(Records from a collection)
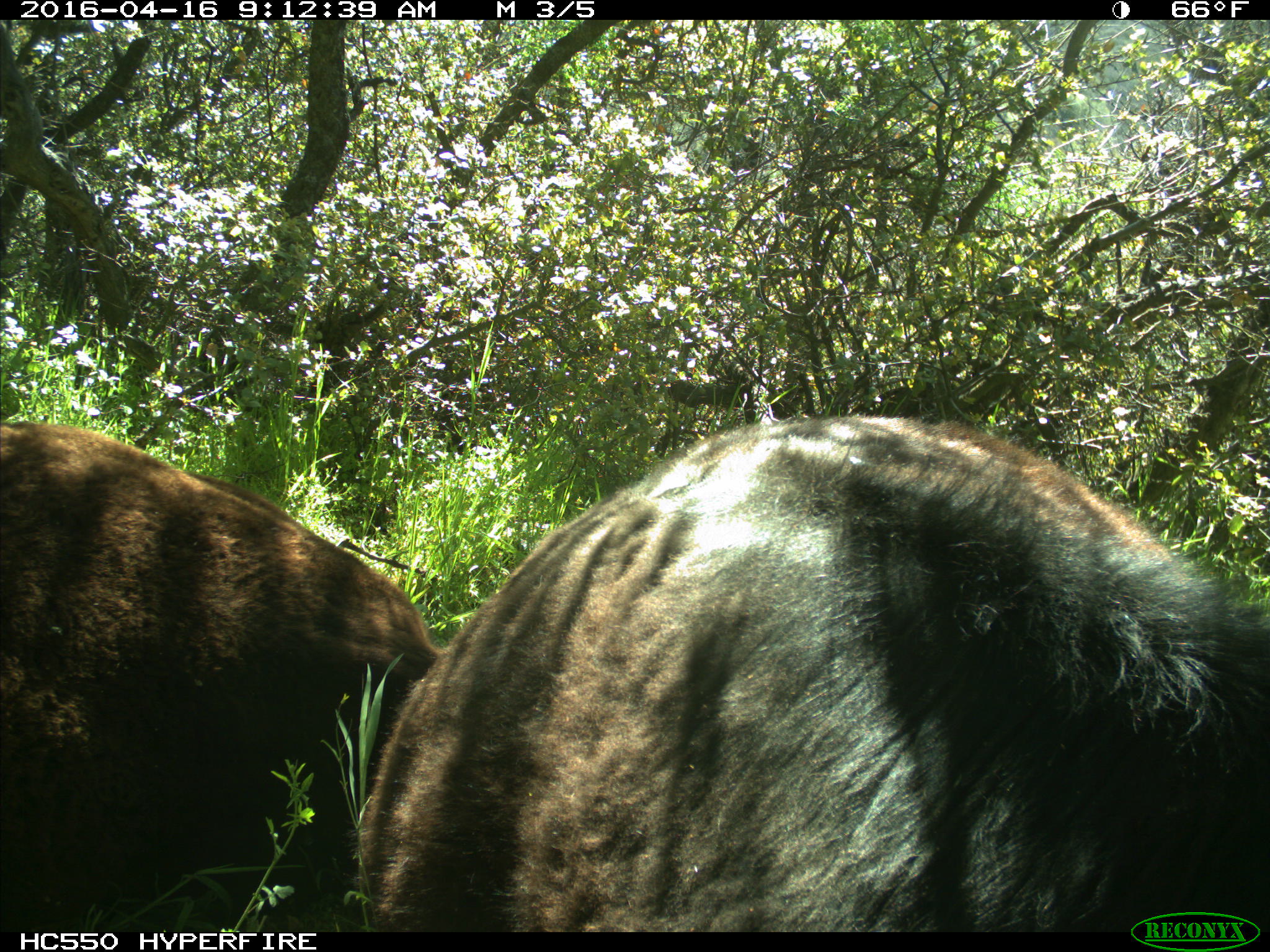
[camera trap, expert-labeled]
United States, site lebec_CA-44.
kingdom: Animalia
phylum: Chordata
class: Mammalia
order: Artiodactyla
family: Bovidae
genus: Bos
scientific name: Bos taurus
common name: domestic cow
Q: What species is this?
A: Bos taurus (domestic cow).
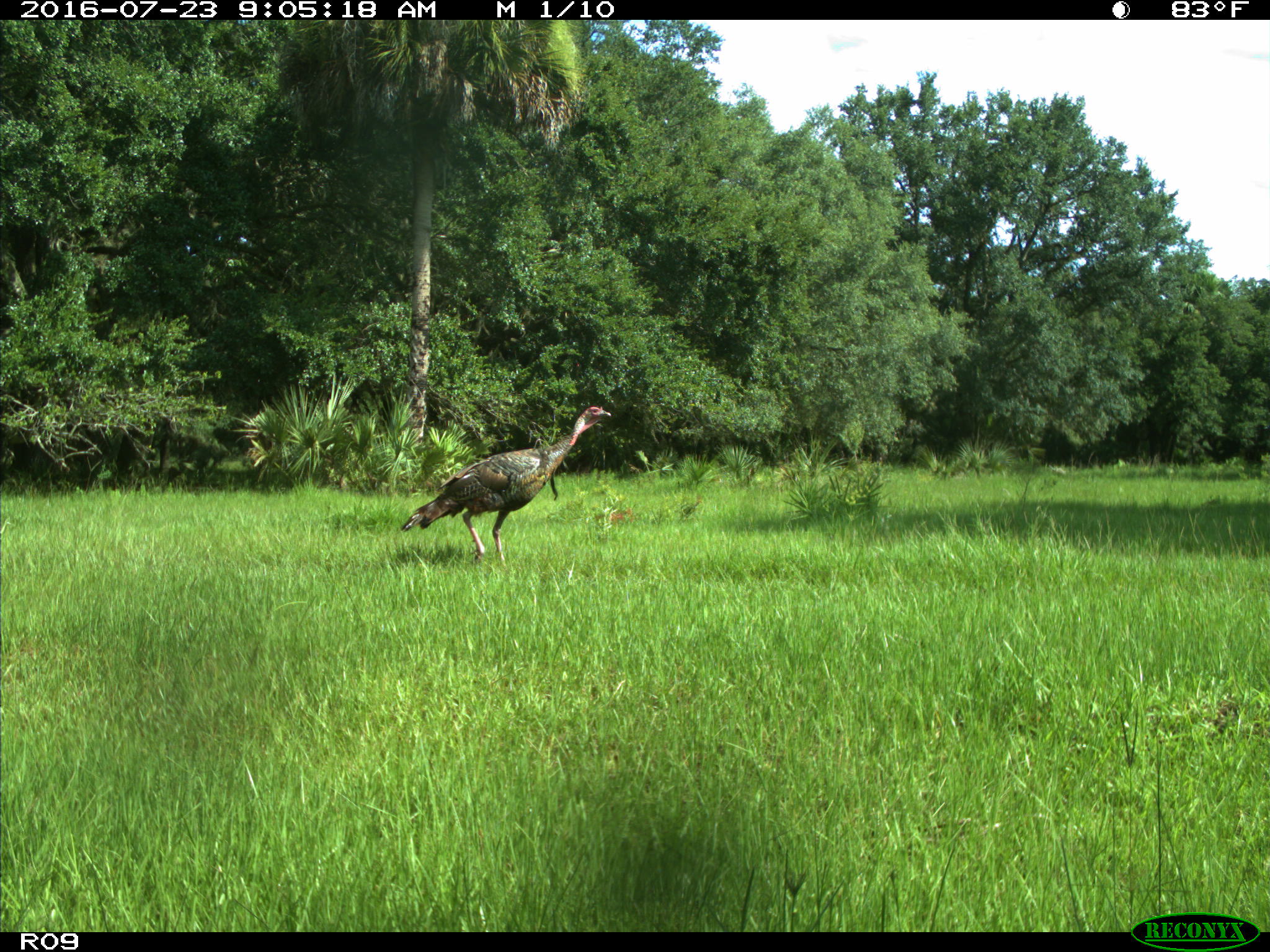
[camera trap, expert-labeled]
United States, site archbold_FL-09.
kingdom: Animalia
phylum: Chordata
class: Aves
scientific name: Aves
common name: birds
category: unidentified bird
Unidentified bird (birds) (Aves).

**EXERCISE DIRECTIONS:** Please retype the data exactly as it appears, but without any of its pictures.

**WRITTEN ANSWER:**
[camera trap, expert-labeled]
United States, site lebec_CA-44.
kingdom: Animalia
phylum: Chordata
class: Mammalia
order: Artiodactyla
family: Bovidae
genus: Bos
scientific name: Bos taurus
common name: domestic cow
Q: What species is this?
A: Bos taurus (domestic cow).
[camera trap, expert-labeled]
United States, site archbold_FL-09.
kingdom: Animalia
phylum: Chordata
class: Aves
scientific name: Aves
common name: birds
category: unidentified bird
Unidentified bird (birds) (Aves).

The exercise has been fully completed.